**Problem requirements:** Reproduce the records that start with the line containing "What is the value for 06/2022?" and go through the line containing "Which is larger, the Extremely", renaming "respondents" to "participants" and keeping everything else unchanged. Leave out the pictures.

=== Begin Enclosure ===

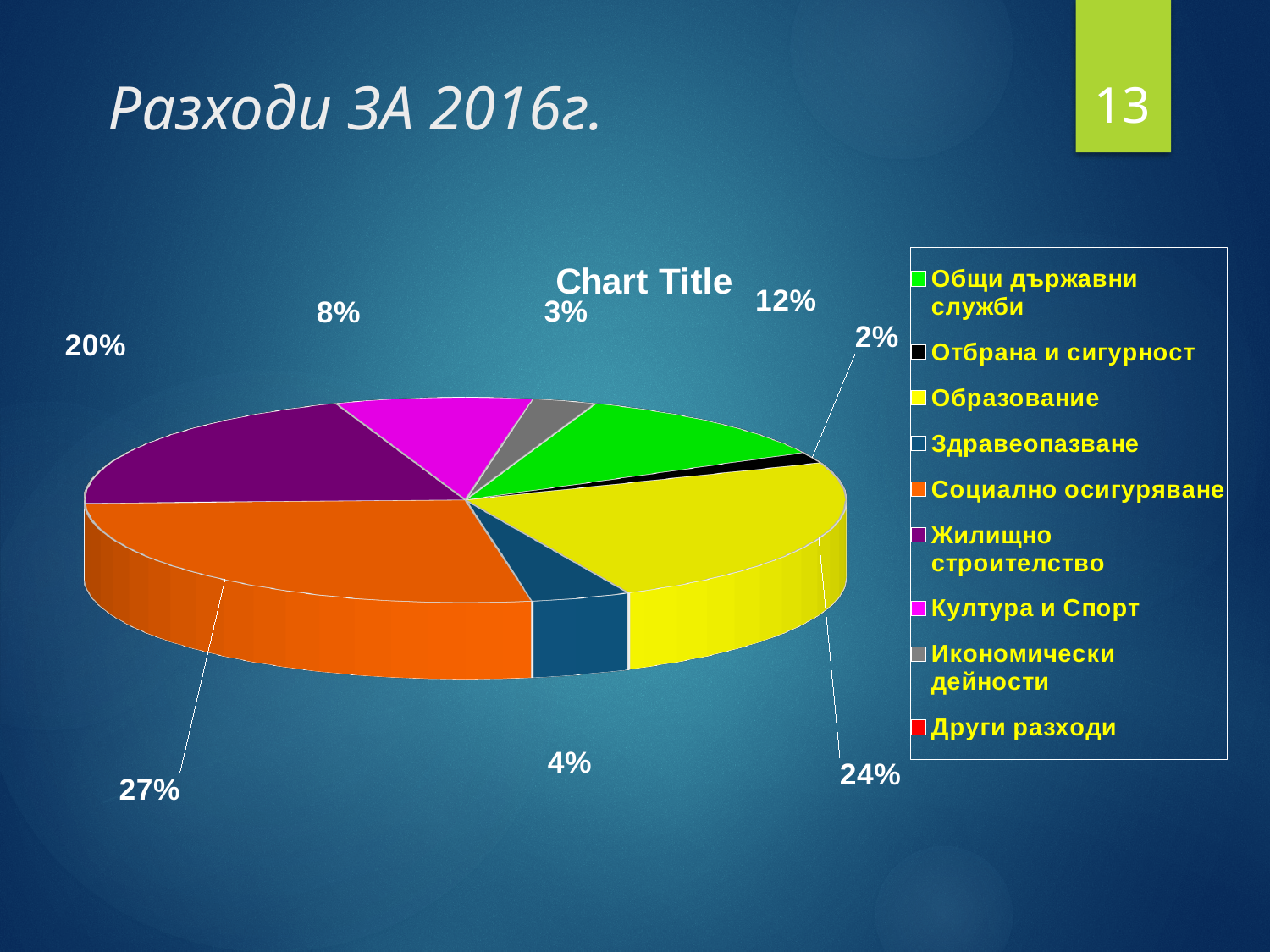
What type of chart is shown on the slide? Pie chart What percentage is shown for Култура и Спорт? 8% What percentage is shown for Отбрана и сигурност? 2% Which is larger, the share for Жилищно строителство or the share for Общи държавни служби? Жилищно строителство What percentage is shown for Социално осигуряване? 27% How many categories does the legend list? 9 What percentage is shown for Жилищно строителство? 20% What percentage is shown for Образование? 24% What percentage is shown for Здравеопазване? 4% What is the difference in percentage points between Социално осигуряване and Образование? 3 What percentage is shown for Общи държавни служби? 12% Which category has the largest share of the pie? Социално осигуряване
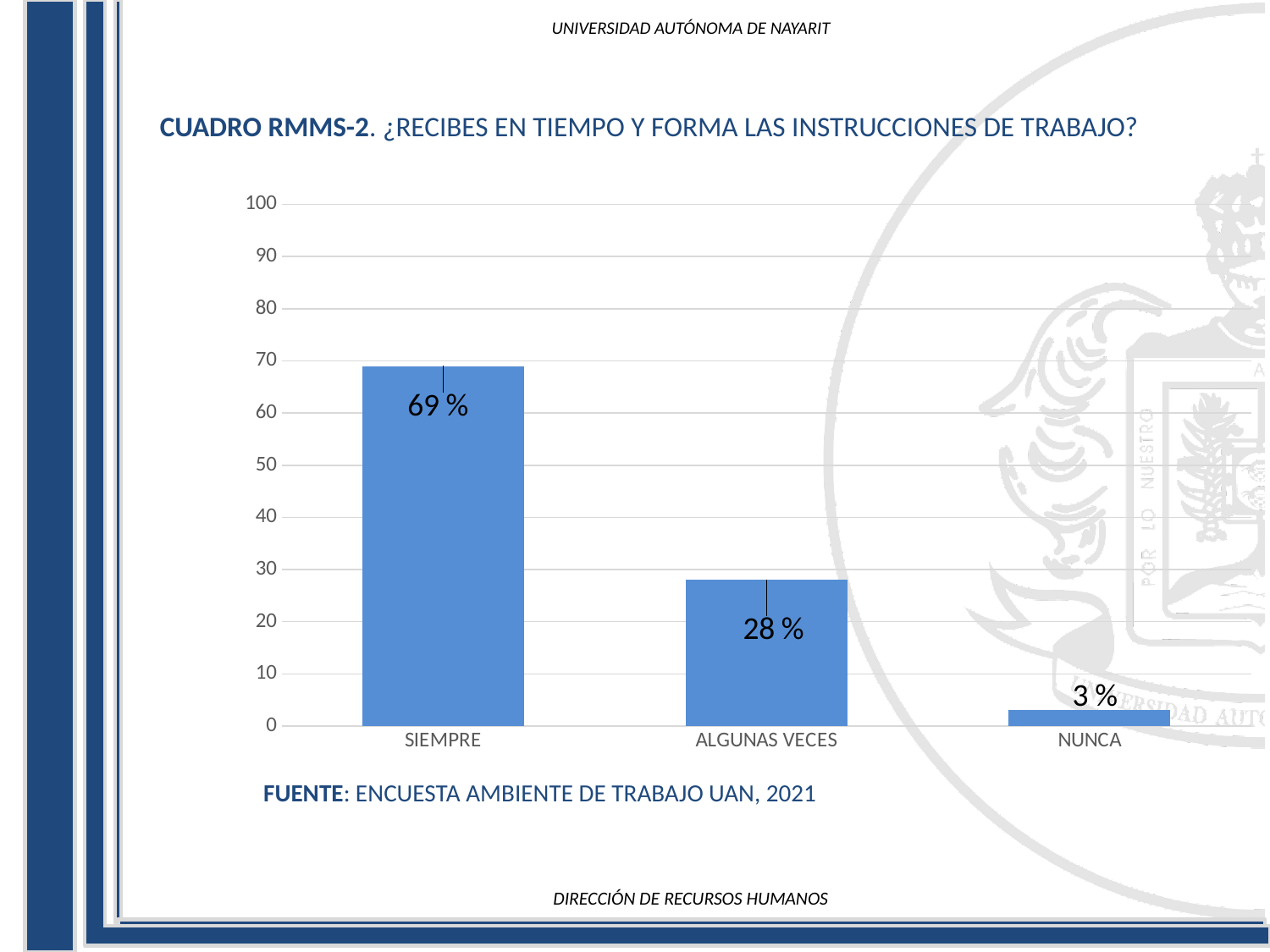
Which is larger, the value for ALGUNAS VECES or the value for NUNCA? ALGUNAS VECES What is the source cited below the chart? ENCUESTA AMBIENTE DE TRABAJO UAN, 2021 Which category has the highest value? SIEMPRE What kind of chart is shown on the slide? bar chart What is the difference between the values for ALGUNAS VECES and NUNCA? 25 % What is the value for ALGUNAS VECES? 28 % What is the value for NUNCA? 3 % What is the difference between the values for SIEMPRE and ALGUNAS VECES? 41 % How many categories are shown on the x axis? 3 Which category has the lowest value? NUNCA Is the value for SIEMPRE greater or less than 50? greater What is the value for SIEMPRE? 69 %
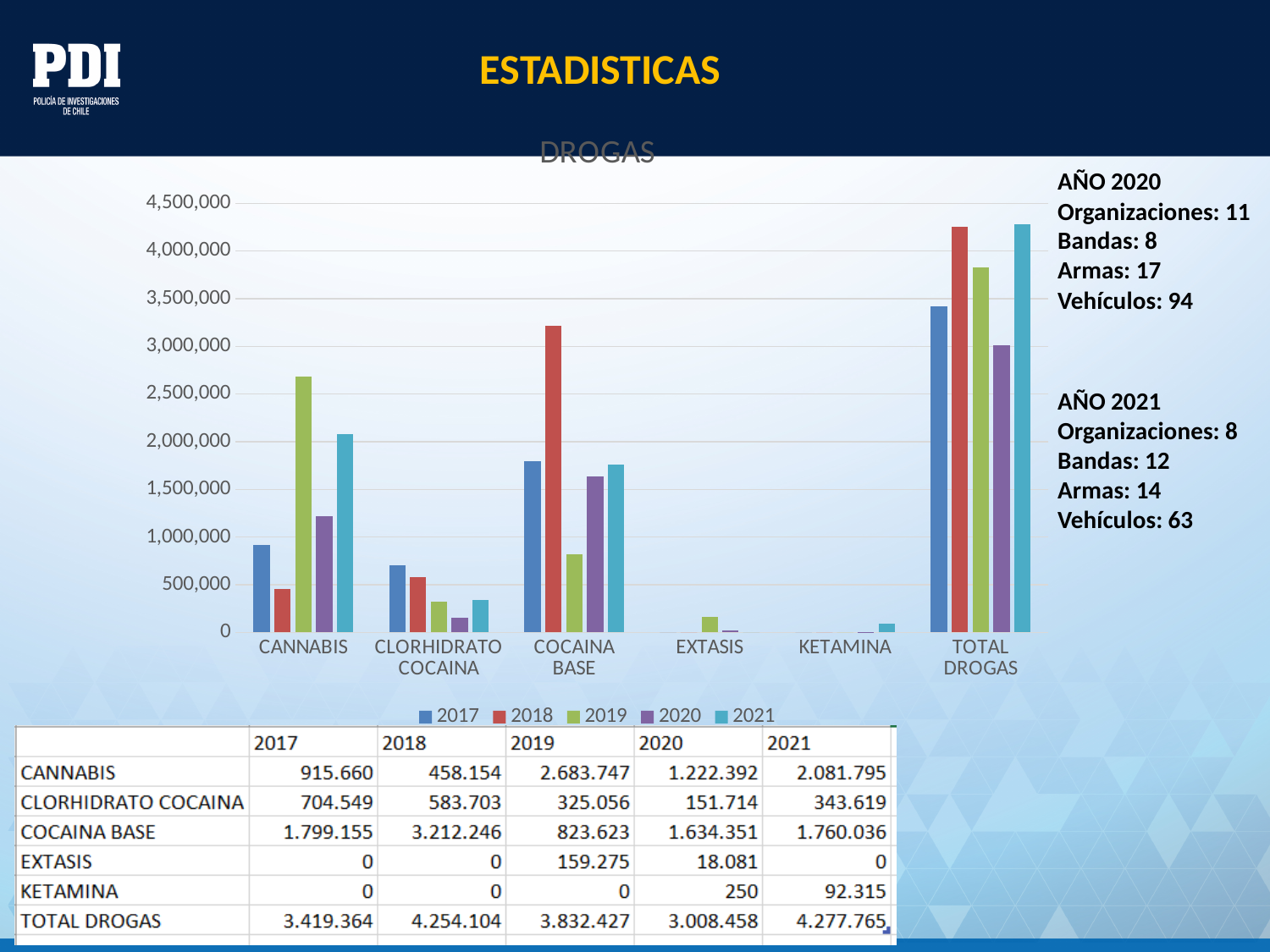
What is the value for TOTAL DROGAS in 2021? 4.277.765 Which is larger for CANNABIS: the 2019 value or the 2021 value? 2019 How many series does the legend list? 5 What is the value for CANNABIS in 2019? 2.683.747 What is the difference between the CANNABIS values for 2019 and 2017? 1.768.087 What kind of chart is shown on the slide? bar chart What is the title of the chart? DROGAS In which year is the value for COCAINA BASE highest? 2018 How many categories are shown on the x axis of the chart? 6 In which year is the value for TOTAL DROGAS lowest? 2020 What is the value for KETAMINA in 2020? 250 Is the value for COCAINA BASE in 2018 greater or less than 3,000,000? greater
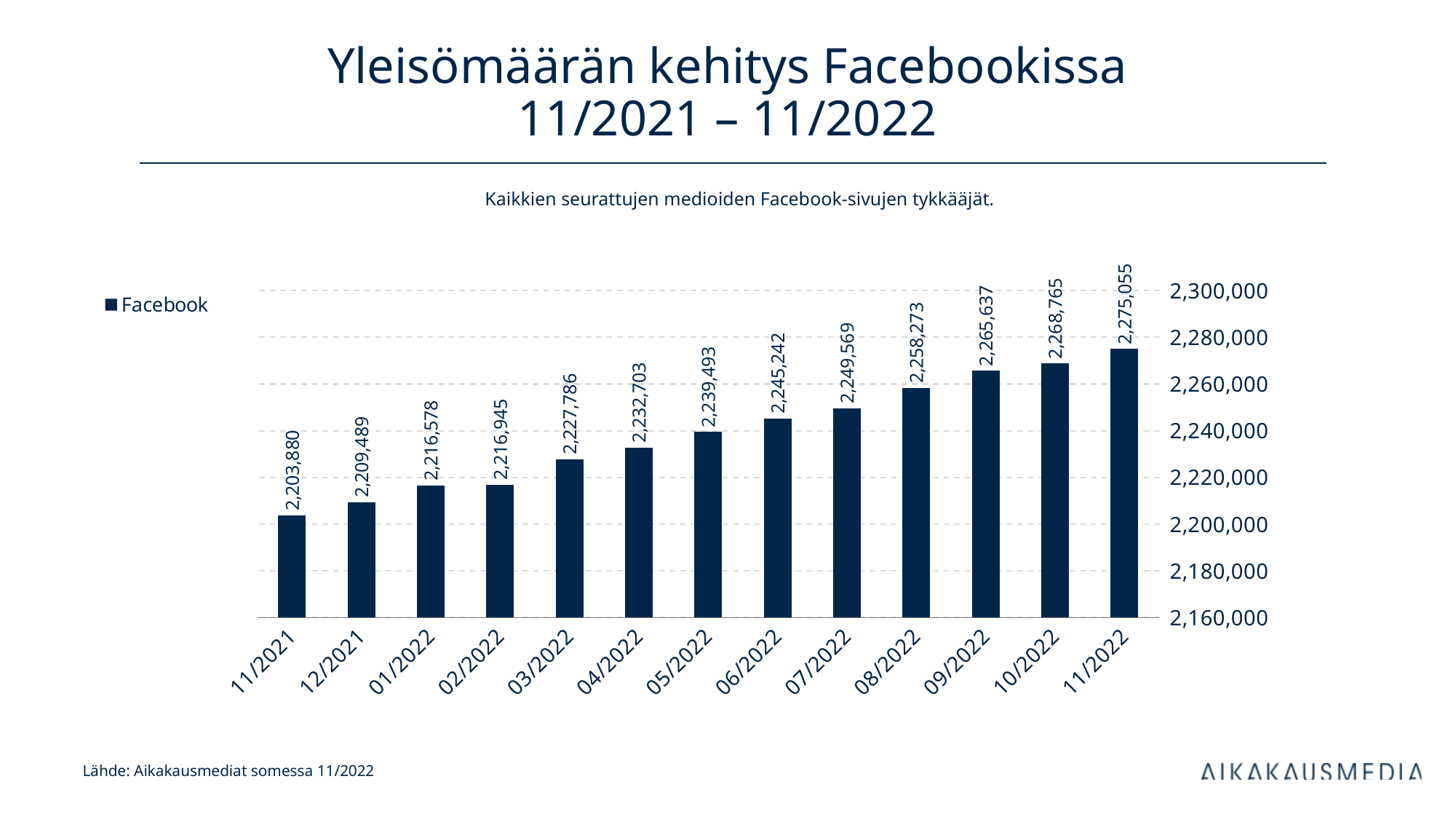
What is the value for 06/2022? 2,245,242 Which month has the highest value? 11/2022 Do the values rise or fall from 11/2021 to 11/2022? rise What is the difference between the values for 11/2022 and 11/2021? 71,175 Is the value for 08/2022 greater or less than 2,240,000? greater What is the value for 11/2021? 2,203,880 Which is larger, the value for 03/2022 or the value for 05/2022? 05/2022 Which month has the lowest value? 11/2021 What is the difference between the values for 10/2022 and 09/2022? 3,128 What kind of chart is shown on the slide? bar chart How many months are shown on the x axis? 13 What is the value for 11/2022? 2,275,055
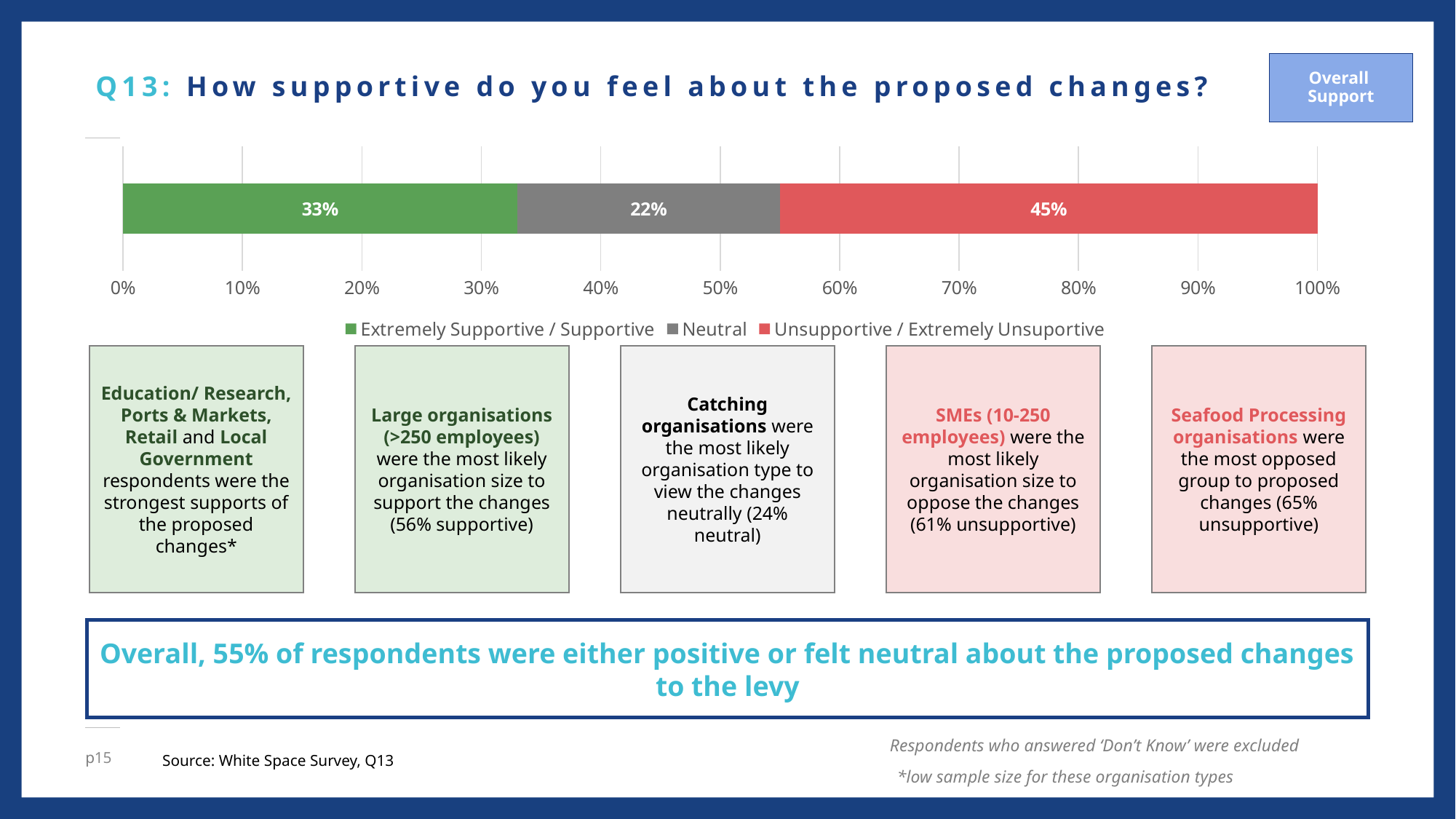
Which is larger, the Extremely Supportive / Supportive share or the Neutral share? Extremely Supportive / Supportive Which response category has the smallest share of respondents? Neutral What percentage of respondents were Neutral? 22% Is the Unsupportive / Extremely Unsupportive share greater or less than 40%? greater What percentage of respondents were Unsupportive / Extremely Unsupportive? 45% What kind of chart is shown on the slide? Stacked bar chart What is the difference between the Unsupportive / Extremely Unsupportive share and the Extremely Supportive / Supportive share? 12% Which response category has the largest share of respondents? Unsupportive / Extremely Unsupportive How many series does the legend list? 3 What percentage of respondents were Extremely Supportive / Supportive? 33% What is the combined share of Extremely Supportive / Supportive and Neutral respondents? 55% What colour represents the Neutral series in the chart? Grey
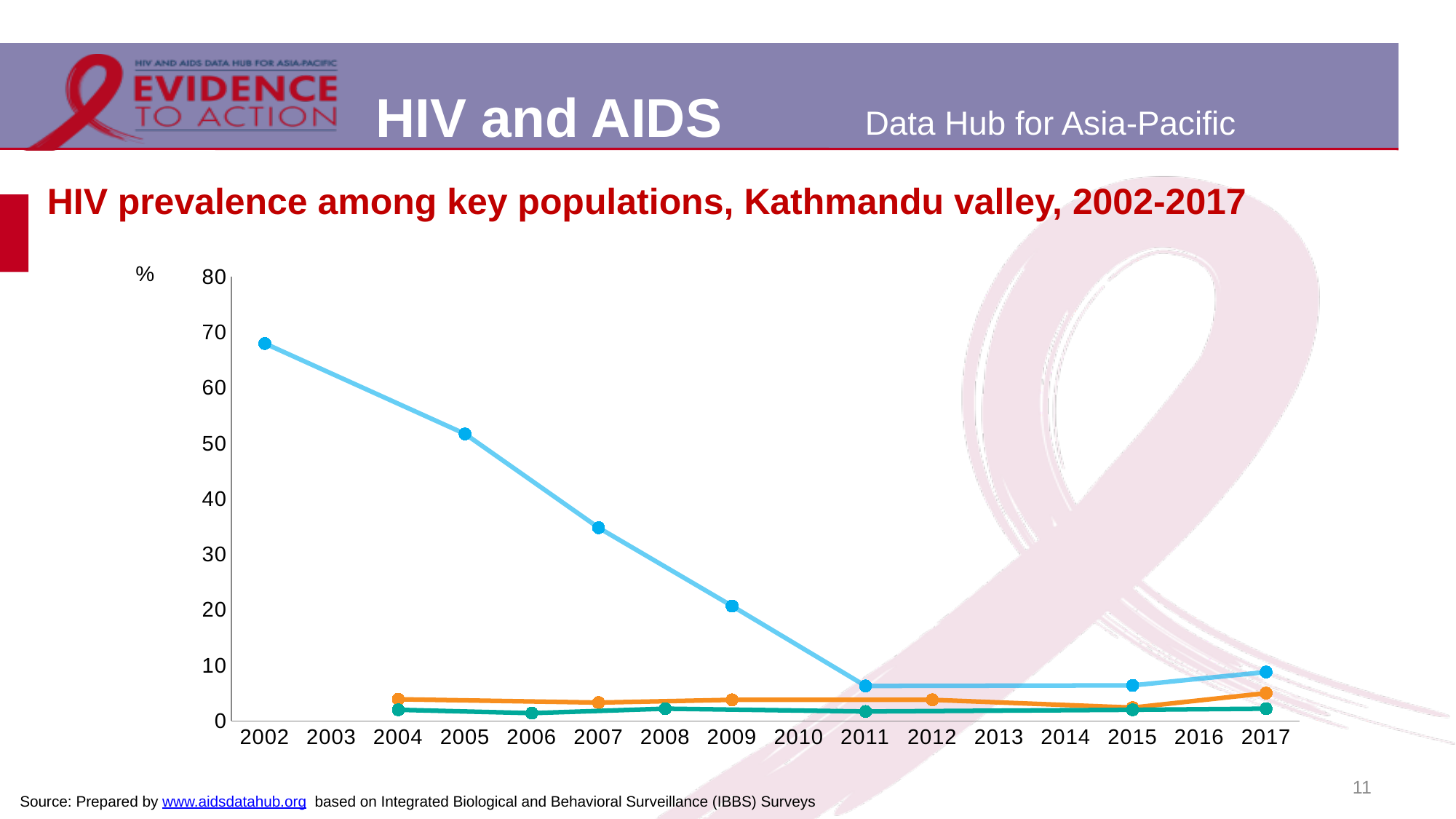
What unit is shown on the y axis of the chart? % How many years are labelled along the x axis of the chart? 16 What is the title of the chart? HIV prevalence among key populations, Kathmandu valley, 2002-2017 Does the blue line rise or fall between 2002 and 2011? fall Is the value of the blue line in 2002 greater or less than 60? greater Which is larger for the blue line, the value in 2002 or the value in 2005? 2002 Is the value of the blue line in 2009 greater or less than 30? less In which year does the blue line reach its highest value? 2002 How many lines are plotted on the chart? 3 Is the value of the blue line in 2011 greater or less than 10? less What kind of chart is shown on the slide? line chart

=== End Enclosure ===

**The answer:**
What is the value for 06/2022? 2,245,242 Which month has the highest value? 11/2022 Do the values rise or fall from 11/2021 to 11/2022? rise What is the difference between the values for 11/2022 and 11/2021? 71,175 Is the value for 08/2022 greater or less than 2,240,000? greater What is the value for 11/2021? 2,203,880 Which is larger, the value for 03/2022 or the value for 05/2022? 05/2022 Which month has the lowest value? 11/2021 What is the difference between the values for 10/2022 and 09/2022? 3,128 What kind of chart is shown on the slide? bar chart How many months are shown on the x axis? 13 What is the value for 11/2022? 2,275,055
Which is larger, the Extremely Supportive / Supportive share or the Neutral share? Extremely Supportive / Supportive Which response category has the smallest share of participants? Neutral What percentage of participants were Neutral? 22% Is the Unsupportive / Extremely Unsupportive share greater or less than 40%? greater What percentage of participants were Unsupportive / Extremely Unsupportive? 45% What kind of chart is shown on the slide? Stacked bar chart What is the difference between the Unsupportive / Extremely Unsupportive share and the Extremely Supportive / Supportive share? 12% Which response category has the largest share of participants? Unsupportive / Extremely Unsupportive How many series does the legend list? 3 What percentage of participants were Extremely Supportive / Supportive? 33% What is the combined share of Extremely Supportive / Supportive and Neutral participants? 55% What colour represents the Neutral series in the chart? Grey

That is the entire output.